L'écriture prend une grande place dans la vie de Pierre Le Pillouër. Il passe entre quatre heures trente et six heures trente par jour à écrire – sa femme trouve d'ailleurs que c'est trop ! Dans ces quatre heures trente, deux heures trente sont consacrées à la correspondance car il trouve important d'échanger des émotions et des avis avec d'autres personnes pour pouvoir progresser. Il consacre aussi deux heures à animer son site web et autant de temps à essayer d'écrire. Pour cela, il a besoin de calme, car il est très sensible au bruit. Le fait de dormir tôt et de se réveiller tout aussi tôt lui permet de profiter du calme matinal et donc de se concentrer. Comme le disait Paul Valéry, un auteur qui l'a inspiré, « La Poésie c'est 10% d'inspiration et 90% de transpiration ». C'est un vrai travail : « l'inspiration c'est un élan, mais sans travail, ce n'est pas grand chose ». Il trouve l'inspiration dans les lieux où il s'est construit : la bibliothèque familiale, en présence de son entourage, au calme. L'auteur qu'il respecte sûrement le plus semble être Proust. Il l'admire tellement qu'il n'essaierait même pas de le copier ni même de l'imiter. Mais la personne qui l'a inspiré pour Poèmes Jetables est Litchenberg, par ses écrits brefs et humoristiques.
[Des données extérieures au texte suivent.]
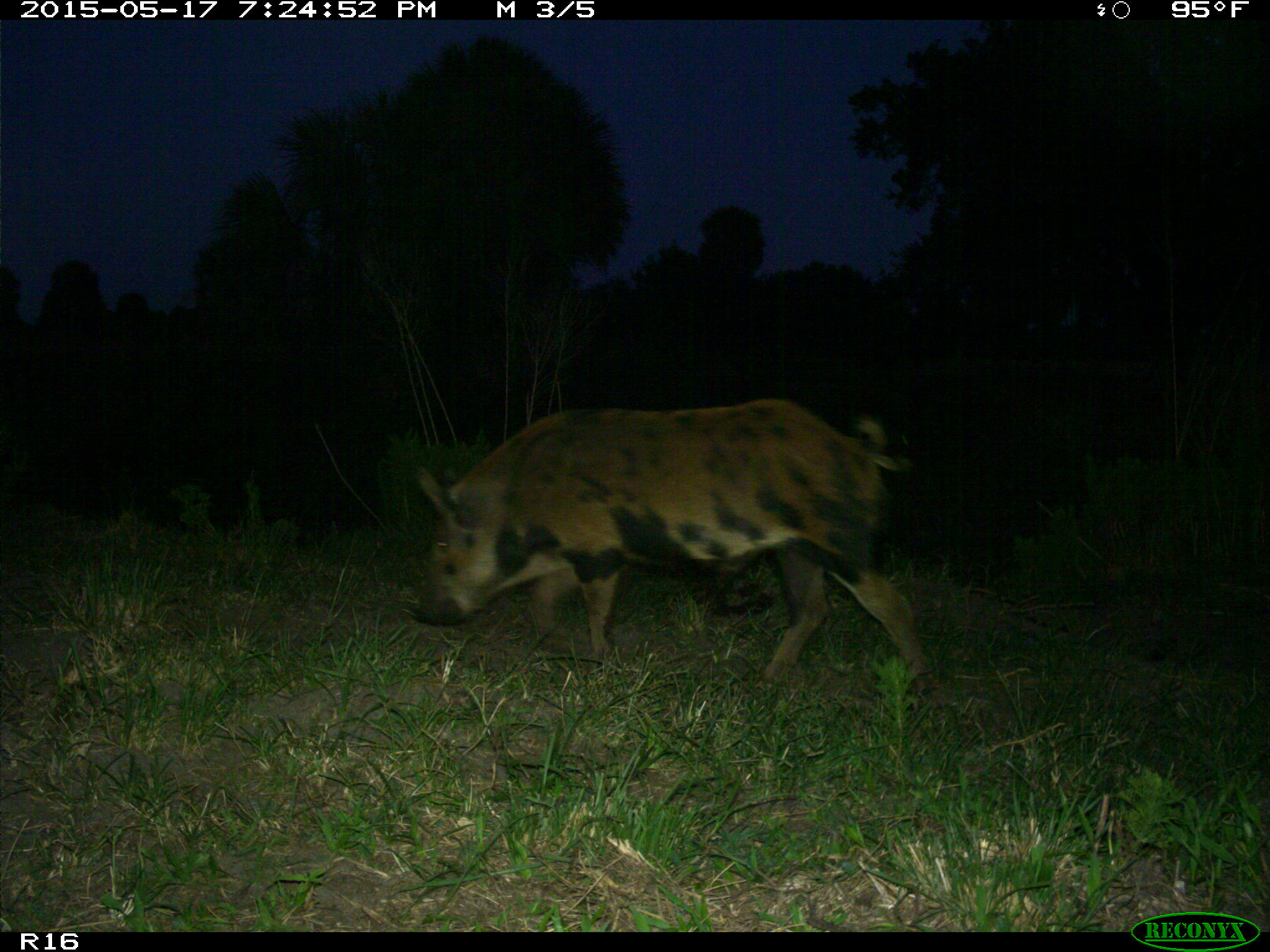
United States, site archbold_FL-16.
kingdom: Animalia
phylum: Chordata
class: Mammalia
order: Artiodactyla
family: Suidae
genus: Sus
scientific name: Sus scrofa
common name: wild boar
Sus scrofa (wild boar).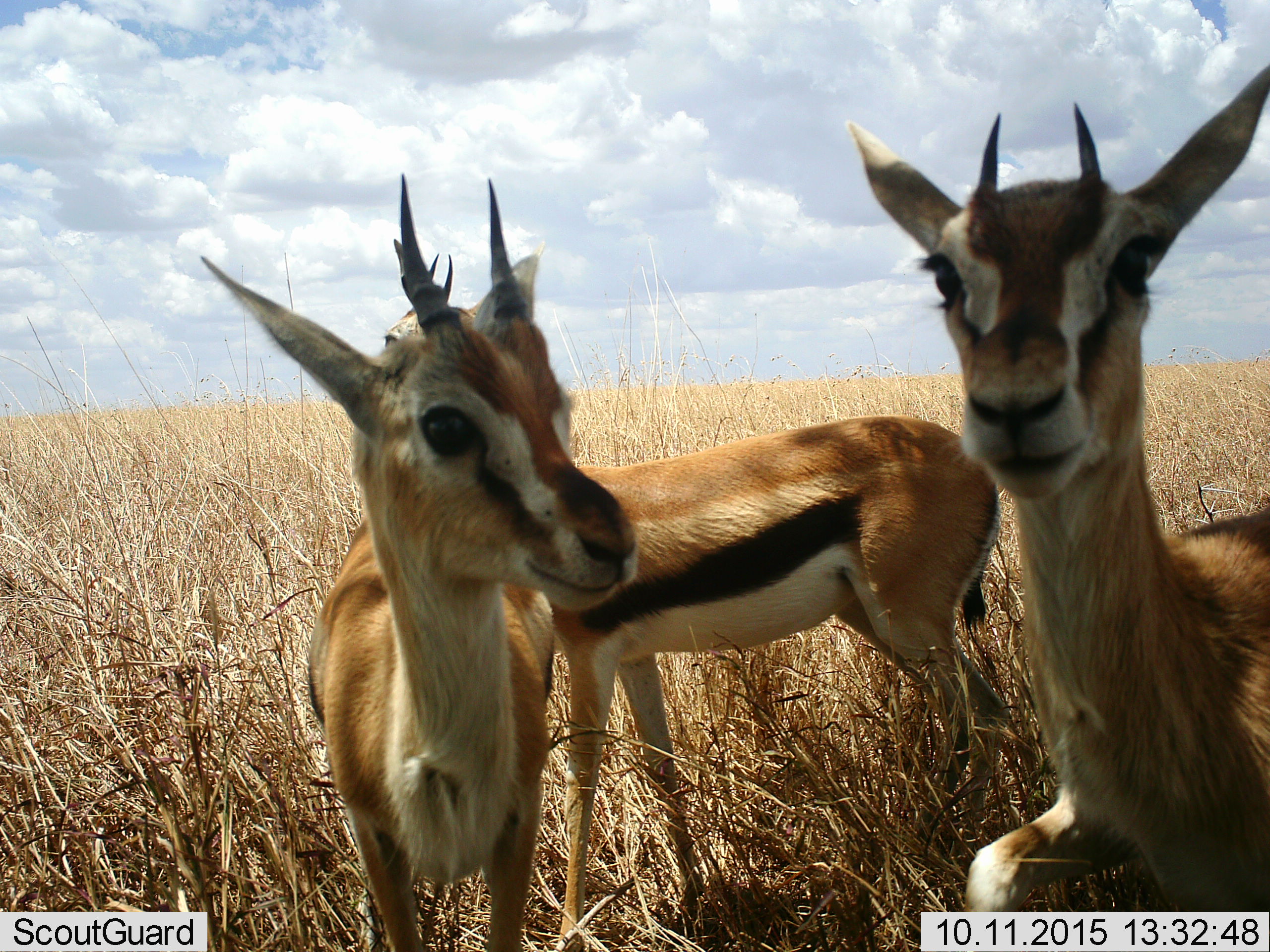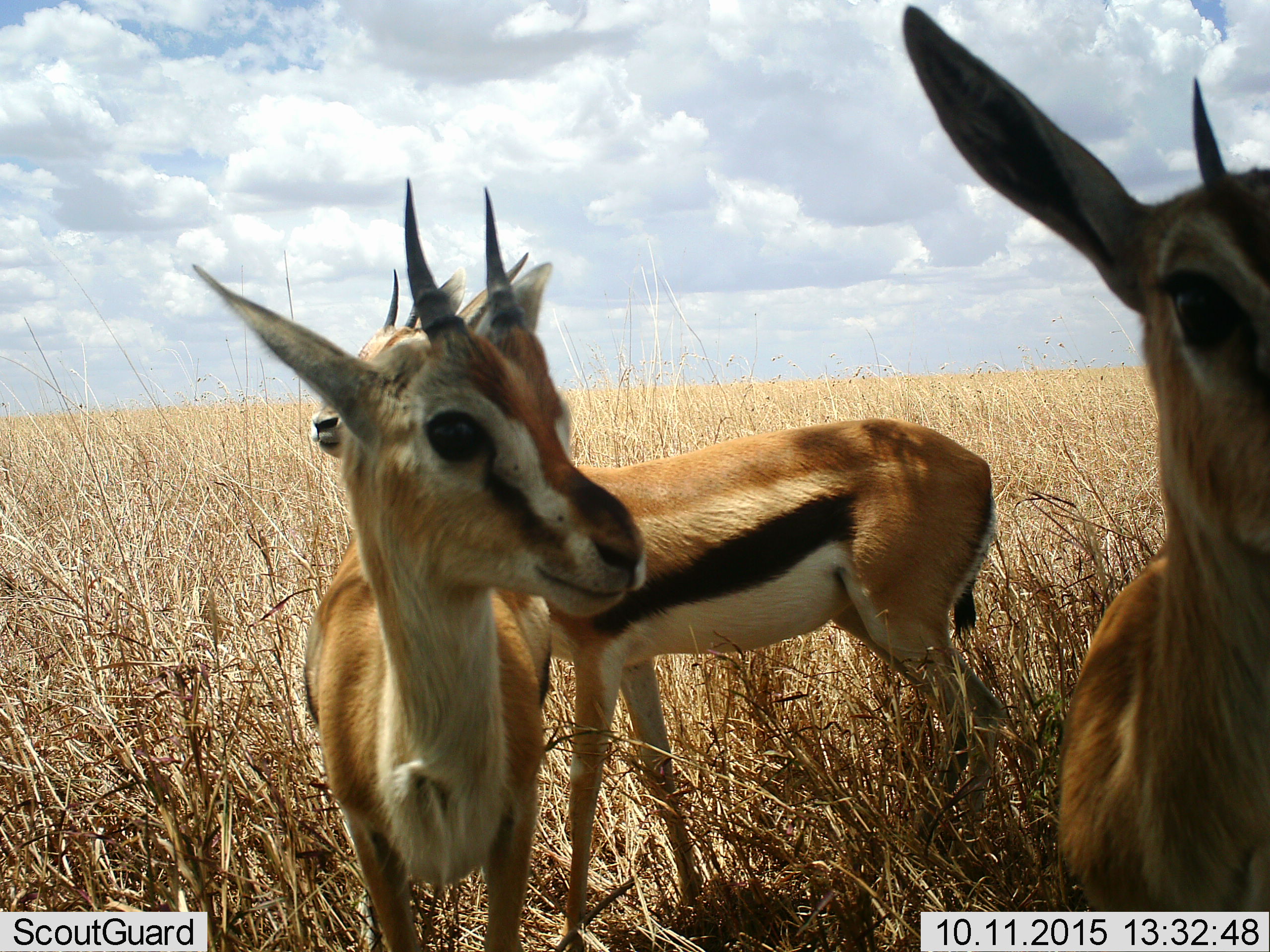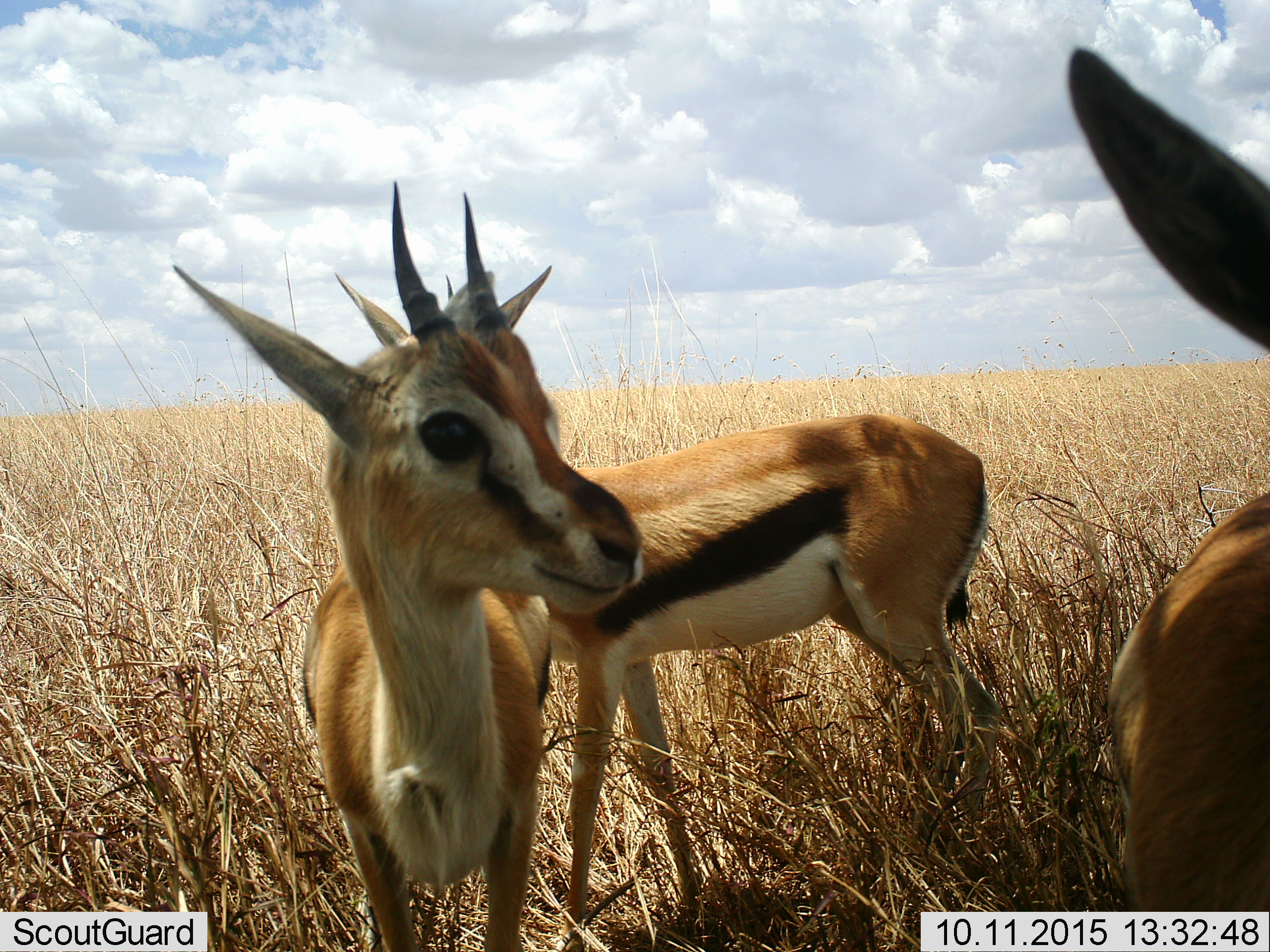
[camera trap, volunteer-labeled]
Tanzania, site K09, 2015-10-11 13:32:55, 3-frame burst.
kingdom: Animalia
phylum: Chordata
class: Mammalia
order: Artiodactyla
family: Bovidae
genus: Eudorcas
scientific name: Eudorcas thomsonii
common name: thomson's gazelle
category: gazellethomsons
Gazellethomsons (thomson's gazelle) (Eudorcas thomsonii), count 3. Behavior (volunteer vote fractions): standing 100%, resting 0%, moving 20%, interacting 0%. Young present (vote fraction): 20%. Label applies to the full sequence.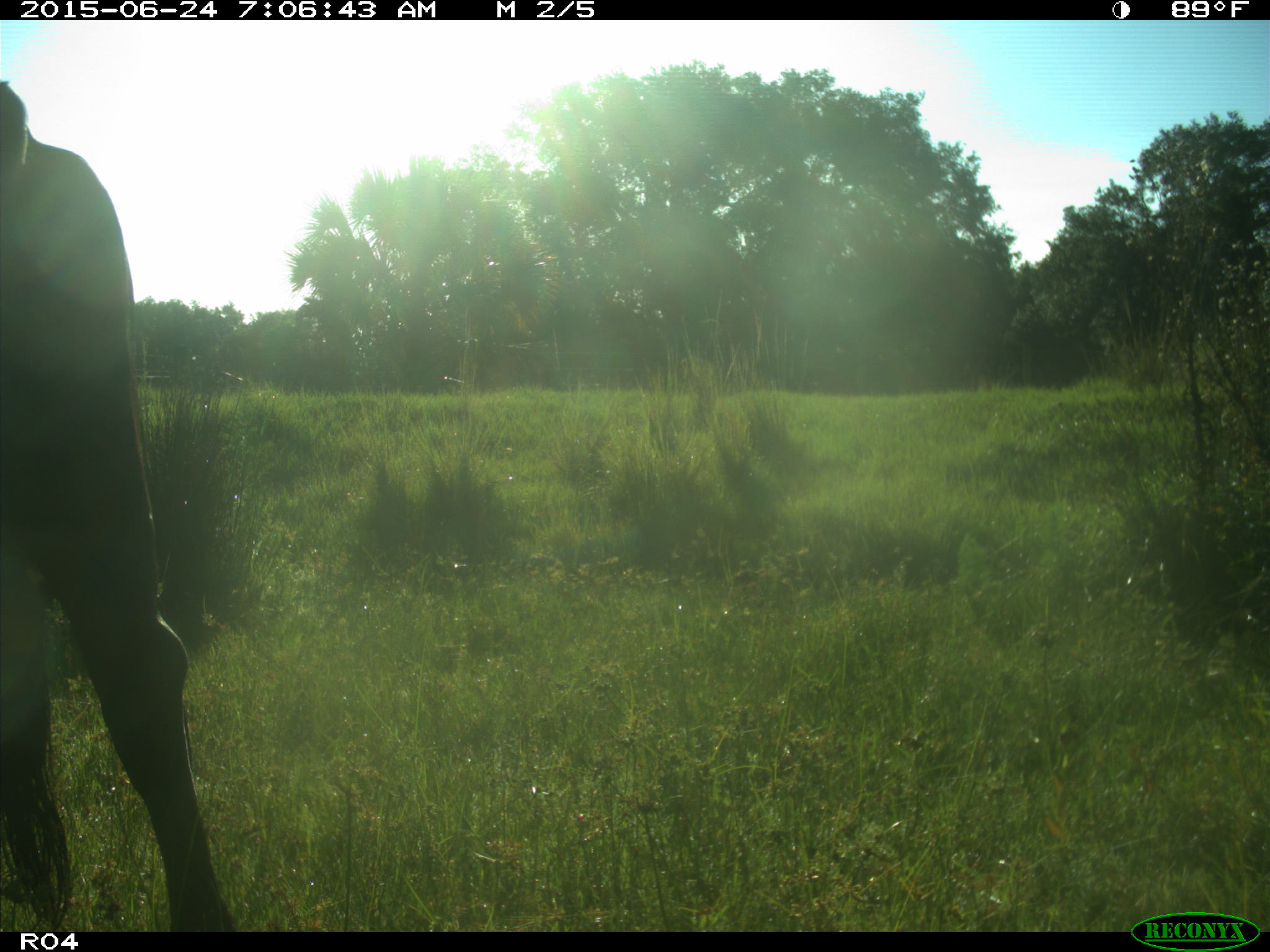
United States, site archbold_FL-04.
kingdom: Animalia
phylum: Chordata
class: Mammalia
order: Artiodactyla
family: Bovidae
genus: Bos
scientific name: Bos taurus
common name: domestic cow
Bos taurus (domestic cow).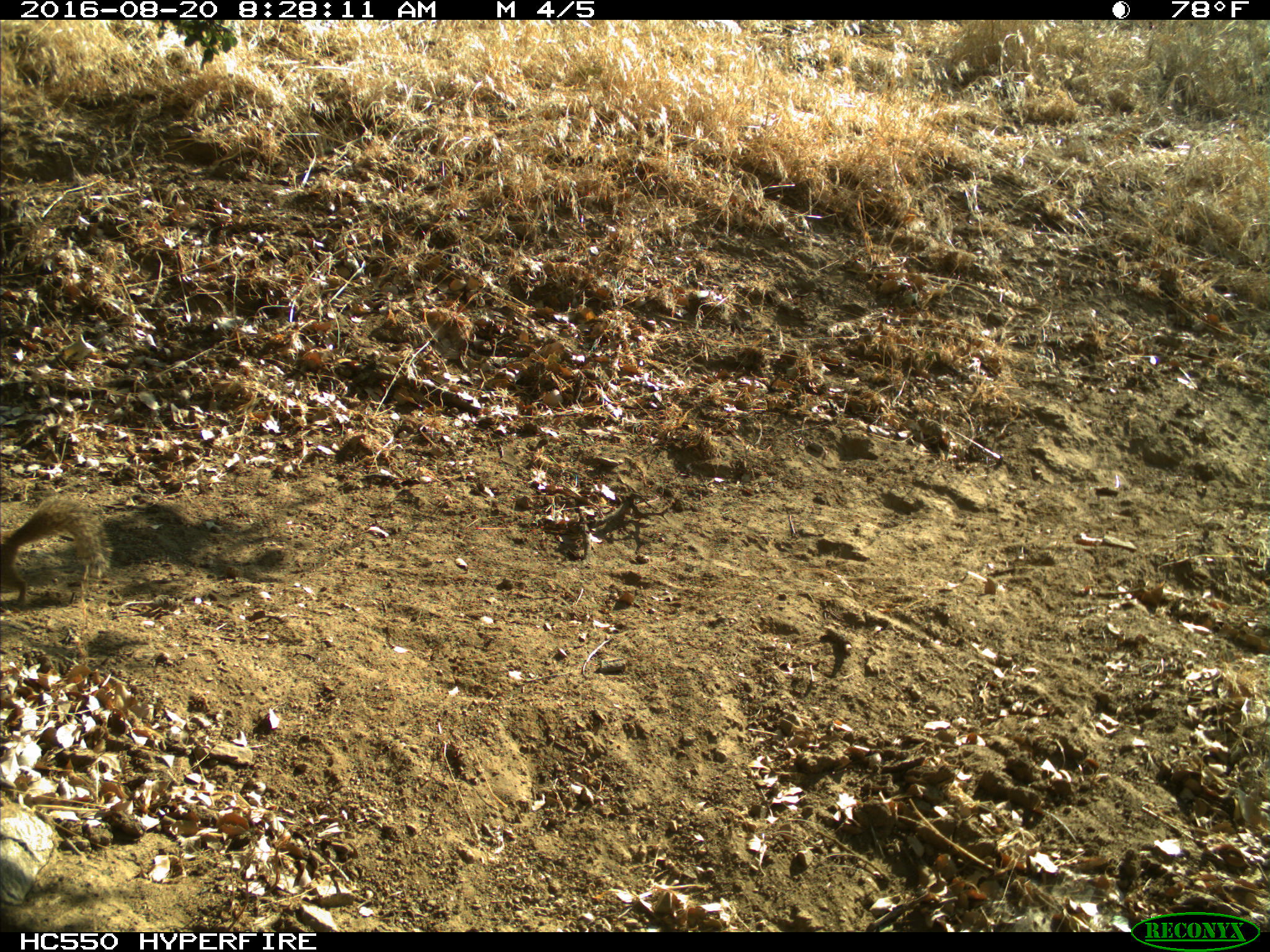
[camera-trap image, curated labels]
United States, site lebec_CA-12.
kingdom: Animalia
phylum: Chordata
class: Mammalia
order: Rodentia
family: Sciuridae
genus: Otospermophilus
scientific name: Otospermophilus beecheyi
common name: california ground squirrel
Au fil du temps, sa façon d'écrire a changé. D'ailleurs, lorsqu'il relit ses anciens écrits, il a honte. Le temps modifie les choses : nous changeons et notre façon d'écrire aussi, même s'il avoue ne pas encore avoir assez de recul pour pouvoir réellement en témoigner. Cependant, dans son journal intime nommé Moulin ce changement se voit plus. Cet écrit est son travail le plus personnel, à tel point qu'il ne pense même pas le publier un jour... Du moins pas avant sa mort et celle des gens qu'il évoque. Ce journal est très particulier ; il est basé sur une idée originale très intéressante. Pierre Le Pillouër a grandi entouré de moulins. Son père, parisien, appartenait à une famille d'artistes et il en était lui-même un, vivant au-dessus du Moulin Rouge. Du côté maternel, la famille était composée de paysans et vivait dans une ferme appelée « La Ferme des Pelles » : les pelles sont aussi le nom donné aux pales du moulin. Le moulin est donc « le point de ralliement des deux branches qui l'écartelaient » car les belles familles ne s'entendaient pas très bien, l'une prônant le travail tandis que l'autre était plus fantaisiste. De plus, Monsieur Le Pillouër aime beaucoup Don Quichotte qui combattait des moulins, pensant que c'étaient des monstres, et il est passionné par les moulins, trouvant que les mots eux-mêmes sont comme des moulins à eau, qu'ils "s'écoulent au bout de la plume". D'après lui « on se bat tous contre des moulins à vent ». En 1997, il a alors une idée : à chaque fois qu'il verra, lira ou entendra le mot "moulin" il écrira une page dans son journal, expliquant comment ce mot a été amené à être utilisé. Ainsi, c'est le seul mot "moulin" qui entraîne les récits rédigés. Dans d'autres poèmes il lui arrive d'inclure des choses personnelles mais toujours avec pudeur. Il n'y a vraiment que dans Moulin qu'il écrit des choses extrêmement personnelles, pour lui, mais aussi pour ceux qui ont eu le malheur, ou le bonheur d'employer le mot "Moulin " devant lui,
A travers ses écrits, Pierre Le Pillouër n'essaie pas vraiment de faire passer un message explicite. Et s'il devait y en avoir un, ce serait, tout comme Victor Hugo, « Aimer ».